The MIT researchers succeeded because they have developed rapid systems for developing and testing large numbers of polymers, says Putnam. "A lot of materials development is a numbers game," he explains, and the MIT group can design and test new polymers "an order of magnitude faster than everybody else."
The MIT researchers have previously used an unmodified version of the polymer to selectively deliver a suicide gene to prostate tumors in mice. For their current research, published last week in Advanced Materials, they experimented with making small chemical changes to the ends of the polymers.
The modified polymer is an even more effective carrier. "We were able to give high levels of gene delivery even to hard-to-target cells," Anderson says.
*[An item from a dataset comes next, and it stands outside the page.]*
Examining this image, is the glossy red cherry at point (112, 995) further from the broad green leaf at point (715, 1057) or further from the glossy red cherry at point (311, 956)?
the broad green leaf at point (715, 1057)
And the polymers deliver genes faster than viruses do.
Preliminary testing of the polymers in mice showed that they efficiently delivered a test gene coding for a fluorescent protein to ovarian tumors. "So far, everything we've done looks really safe," says Langer. The researchers are continuing to test the animals' immune responses to the polymer to ensure that it is safe. They are also testing in mice its safety and efficacy in delivering a therapeutic gene, one designed to kill cancer cells.
The ability to deliver genes only to specific cells and tissues is critical, says Anderson, especially when the gene is intended to kill the cells it enters, as with gene therapy for cancer. Langer and Anderson are confident that the polymer-gene complexes can be coupled with molecules such as antibodies to target specific types of cells in the body.
The MIT researchers have started by targeting cancer, but Langer says that in theory, there's "no limit" to what gene therapy can tackle. "I'm very excited," he says. If further animal tests continue to demonstrate the polymers' safety, Langer hopes to translate the work into gene therapies for patients.